Western blot analysis of gag and pol gene products after transient transfection. COS-7 cells transfected with pNL4-3 or derivatives and media were harvested 72 h after transfection. Lysates of transfected cells (A) or viral particles collected by centrifugation through a sucrose cushion (B and C) were resolved by SDS-polyacrylamide gel electrophoresis, and Western blots were reacted with polyclonal antiserum against CA (A and B) or RT (C) and tested with chemiluminescence.
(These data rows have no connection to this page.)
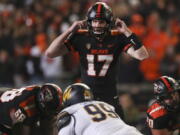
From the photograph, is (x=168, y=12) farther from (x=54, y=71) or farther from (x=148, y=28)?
(x=54, y=71)

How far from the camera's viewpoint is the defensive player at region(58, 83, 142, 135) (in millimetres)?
4855

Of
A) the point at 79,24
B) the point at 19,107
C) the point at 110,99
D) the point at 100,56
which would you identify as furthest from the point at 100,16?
the point at 19,107

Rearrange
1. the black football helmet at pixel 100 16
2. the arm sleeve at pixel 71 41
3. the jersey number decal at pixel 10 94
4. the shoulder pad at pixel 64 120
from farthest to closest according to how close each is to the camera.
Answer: the arm sleeve at pixel 71 41 < the black football helmet at pixel 100 16 < the jersey number decal at pixel 10 94 < the shoulder pad at pixel 64 120

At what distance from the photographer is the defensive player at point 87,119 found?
486 cm

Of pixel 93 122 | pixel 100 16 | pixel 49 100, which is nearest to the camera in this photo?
pixel 93 122

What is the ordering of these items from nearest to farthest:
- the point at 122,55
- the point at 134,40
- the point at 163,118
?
the point at 163,118, the point at 134,40, the point at 122,55

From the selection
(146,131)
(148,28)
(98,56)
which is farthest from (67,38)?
(148,28)

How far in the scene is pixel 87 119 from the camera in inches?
193

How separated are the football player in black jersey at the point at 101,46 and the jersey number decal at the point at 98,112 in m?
1.44

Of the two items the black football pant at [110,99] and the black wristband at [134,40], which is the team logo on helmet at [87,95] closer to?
the black football pant at [110,99]

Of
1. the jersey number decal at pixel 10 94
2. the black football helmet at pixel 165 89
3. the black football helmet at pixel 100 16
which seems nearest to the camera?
the black football helmet at pixel 165 89

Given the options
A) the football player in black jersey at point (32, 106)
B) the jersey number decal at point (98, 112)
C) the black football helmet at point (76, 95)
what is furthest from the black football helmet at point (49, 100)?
the jersey number decal at point (98, 112)

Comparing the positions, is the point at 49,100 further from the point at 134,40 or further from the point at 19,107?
the point at 134,40

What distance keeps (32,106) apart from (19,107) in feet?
0.46
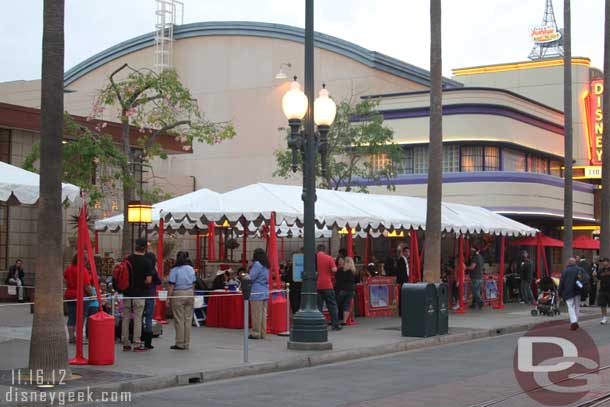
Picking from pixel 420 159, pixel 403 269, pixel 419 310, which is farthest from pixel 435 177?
pixel 420 159

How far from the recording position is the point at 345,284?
20312 mm

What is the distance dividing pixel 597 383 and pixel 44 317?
24.5 ft

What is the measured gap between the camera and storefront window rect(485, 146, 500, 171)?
36806mm

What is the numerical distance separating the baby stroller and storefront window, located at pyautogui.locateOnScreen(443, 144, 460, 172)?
38.3 feet

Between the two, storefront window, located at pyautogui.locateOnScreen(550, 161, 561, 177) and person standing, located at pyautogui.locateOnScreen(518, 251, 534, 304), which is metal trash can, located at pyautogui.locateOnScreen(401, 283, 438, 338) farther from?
storefront window, located at pyautogui.locateOnScreen(550, 161, 561, 177)

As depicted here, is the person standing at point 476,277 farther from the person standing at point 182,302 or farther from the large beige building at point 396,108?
the person standing at point 182,302

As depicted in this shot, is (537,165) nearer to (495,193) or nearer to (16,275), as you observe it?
(495,193)

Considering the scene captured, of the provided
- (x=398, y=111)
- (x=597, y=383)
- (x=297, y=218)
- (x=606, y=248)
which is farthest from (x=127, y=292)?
(x=398, y=111)

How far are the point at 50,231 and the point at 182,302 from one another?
394cm

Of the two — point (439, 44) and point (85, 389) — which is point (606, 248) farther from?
point (85, 389)

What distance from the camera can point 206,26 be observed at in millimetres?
44844

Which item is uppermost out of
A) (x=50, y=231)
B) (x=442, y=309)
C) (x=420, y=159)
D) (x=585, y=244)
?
(x=420, y=159)

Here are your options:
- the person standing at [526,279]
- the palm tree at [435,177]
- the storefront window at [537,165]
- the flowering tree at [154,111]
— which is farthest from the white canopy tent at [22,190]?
the storefront window at [537,165]

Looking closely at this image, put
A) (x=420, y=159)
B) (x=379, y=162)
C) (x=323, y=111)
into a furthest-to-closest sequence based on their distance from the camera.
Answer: (x=420, y=159)
(x=379, y=162)
(x=323, y=111)
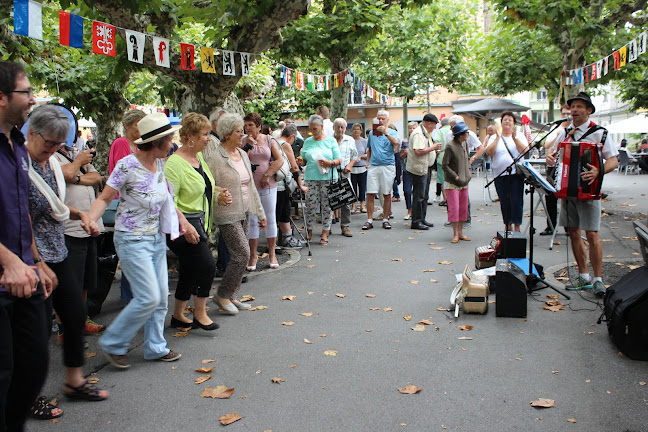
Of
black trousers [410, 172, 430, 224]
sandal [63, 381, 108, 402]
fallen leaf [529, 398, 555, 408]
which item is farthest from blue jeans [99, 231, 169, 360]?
black trousers [410, 172, 430, 224]

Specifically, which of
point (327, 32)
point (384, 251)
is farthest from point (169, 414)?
point (327, 32)

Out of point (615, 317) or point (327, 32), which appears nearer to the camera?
point (615, 317)

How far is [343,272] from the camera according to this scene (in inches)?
325

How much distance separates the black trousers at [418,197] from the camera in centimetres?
1148

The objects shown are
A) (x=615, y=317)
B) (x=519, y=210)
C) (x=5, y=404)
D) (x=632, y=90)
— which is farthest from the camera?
(x=632, y=90)

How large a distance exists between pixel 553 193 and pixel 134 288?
4.41 meters

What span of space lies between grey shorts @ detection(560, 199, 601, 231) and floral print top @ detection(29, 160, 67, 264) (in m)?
5.20

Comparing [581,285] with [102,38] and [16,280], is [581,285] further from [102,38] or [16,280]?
[102,38]

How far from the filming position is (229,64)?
8.64 m

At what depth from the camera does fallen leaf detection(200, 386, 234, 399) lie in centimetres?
429

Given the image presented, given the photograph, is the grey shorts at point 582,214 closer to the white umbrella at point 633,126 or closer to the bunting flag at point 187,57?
the bunting flag at point 187,57

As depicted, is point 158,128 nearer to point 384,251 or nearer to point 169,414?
point 169,414

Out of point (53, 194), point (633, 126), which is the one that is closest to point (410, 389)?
point (53, 194)

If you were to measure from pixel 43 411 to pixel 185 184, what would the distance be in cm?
221
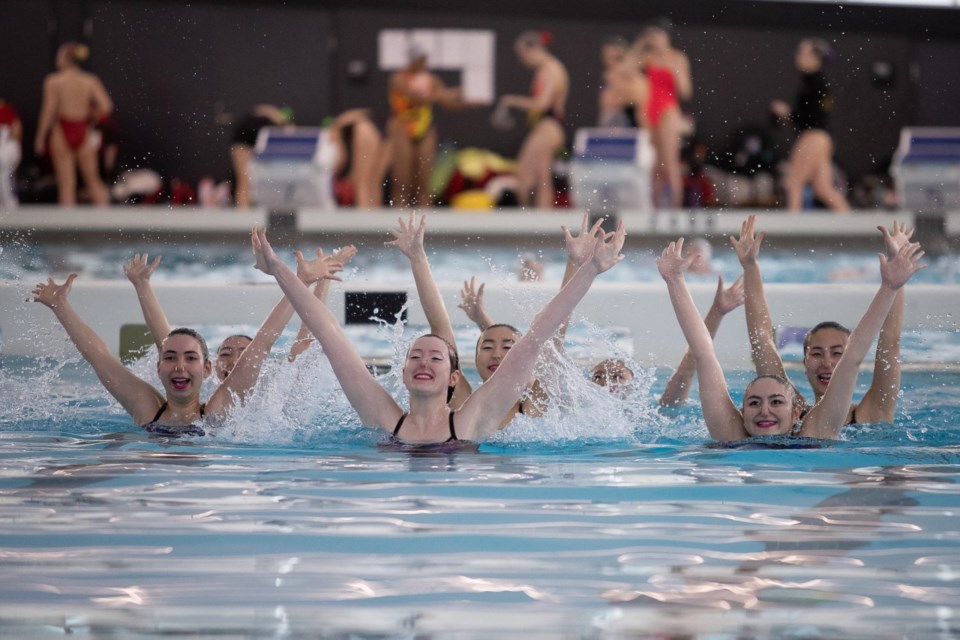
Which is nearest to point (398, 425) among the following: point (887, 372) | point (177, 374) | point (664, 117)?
point (177, 374)

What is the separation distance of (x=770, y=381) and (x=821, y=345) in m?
0.48

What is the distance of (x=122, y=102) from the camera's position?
1619cm

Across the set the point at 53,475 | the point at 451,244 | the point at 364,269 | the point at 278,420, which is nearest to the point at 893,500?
the point at 278,420

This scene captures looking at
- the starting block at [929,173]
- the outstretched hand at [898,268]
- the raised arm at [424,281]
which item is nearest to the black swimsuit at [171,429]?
the raised arm at [424,281]

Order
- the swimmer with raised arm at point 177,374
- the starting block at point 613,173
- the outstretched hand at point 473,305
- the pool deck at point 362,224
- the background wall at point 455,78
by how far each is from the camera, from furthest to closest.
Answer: the background wall at point 455,78 < the pool deck at point 362,224 < the starting block at point 613,173 < the outstretched hand at point 473,305 < the swimmer with raised arm at point 177,374

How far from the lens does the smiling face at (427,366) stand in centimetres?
402

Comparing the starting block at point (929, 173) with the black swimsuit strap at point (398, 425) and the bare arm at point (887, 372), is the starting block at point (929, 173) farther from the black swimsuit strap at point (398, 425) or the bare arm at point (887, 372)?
the black swimsuit strap at point (398, 425)

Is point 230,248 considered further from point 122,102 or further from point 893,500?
point 893,500

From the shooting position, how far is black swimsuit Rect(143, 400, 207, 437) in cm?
441

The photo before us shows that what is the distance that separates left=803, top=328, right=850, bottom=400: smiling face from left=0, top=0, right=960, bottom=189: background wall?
40.3 feet

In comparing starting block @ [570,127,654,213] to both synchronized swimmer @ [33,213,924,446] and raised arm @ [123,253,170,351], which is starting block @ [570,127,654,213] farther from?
raised arm @ [123,253,170,351]

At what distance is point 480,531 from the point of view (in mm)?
3135

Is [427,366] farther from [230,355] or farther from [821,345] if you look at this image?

The wild-type (WT) and mutant proviral constructs are indicated above each lane. Molecular mass standards (in kilodaltons) are indicated on the left. HIV-specific precursor proteins, intermediate processing products, and cleaved proteins are indicated on the right.

FIG. 3

Electron micrographs showing thin sections of COS-7 cells transfected with pNL4-3 and mutant derivatives at 72 h after transfection. (a and b) Overview (a) and higher-magnification view (b) of wild-type-transfected cells and extracellular particles. (c and inset) Mutant pNL43-CA1. (d) Mutant pNL43-CA5. (e) Mutant pNL43-CA2. (f and inset) Mutant pNL43-CA6.

FIG. 4

Comparative analysis of particle morphology of HIV-1 wild-type (WT) and mutant CA5 particles. Electron micrographs of WT particles show an electron-dense centrally located nucleocapsid surrounded by a conical capsid shell (best seen in the particle at the left). For the CA5 mutant, particles are of a similar size and also contain a centrally located electron-dense nucleocapsid but lack the conical capsid structure. Instead, a thin electron-dense layer is observed in the vicinity of the viral membrane but clearly separated from it. Schematic representations of the morphologies of the different particles are shown on the right.

FIG. 5

Analysis of detergent stability of wild-type and mutant HIV particles. (A) Virus particles collected from the medium of transfected COS-7 cells were treated with 0.5% Triton X-100 for 10 min or left untreated, and both samples were subsequently centrifuged through a sucrose cushion. (B and C) In a second experiment, virus particles were layered on a sucrose step gradient containing a layer of 10% sucrose with or without 0.5% Triton X-100 on top of a 20% sucrose layer as described in Materials and Methods. Pellet fractions were resolved by SDS-polyacrylamide gel electrophoresis followed by silver staining (C) or Western blot analysis with polyclonal antiserum against CA and chemiluminescence detection (A and B). The wild-type (WT) proviral construct and the respective mutants are indicated above each lane. The presence or absence of 0.5% Triton X-100 is indicated by + or −, respectively. Molecular mass standards (in kilodaltons) are indicated on the left. HIV-specific precursor proteins and cleavage products are identified on the right.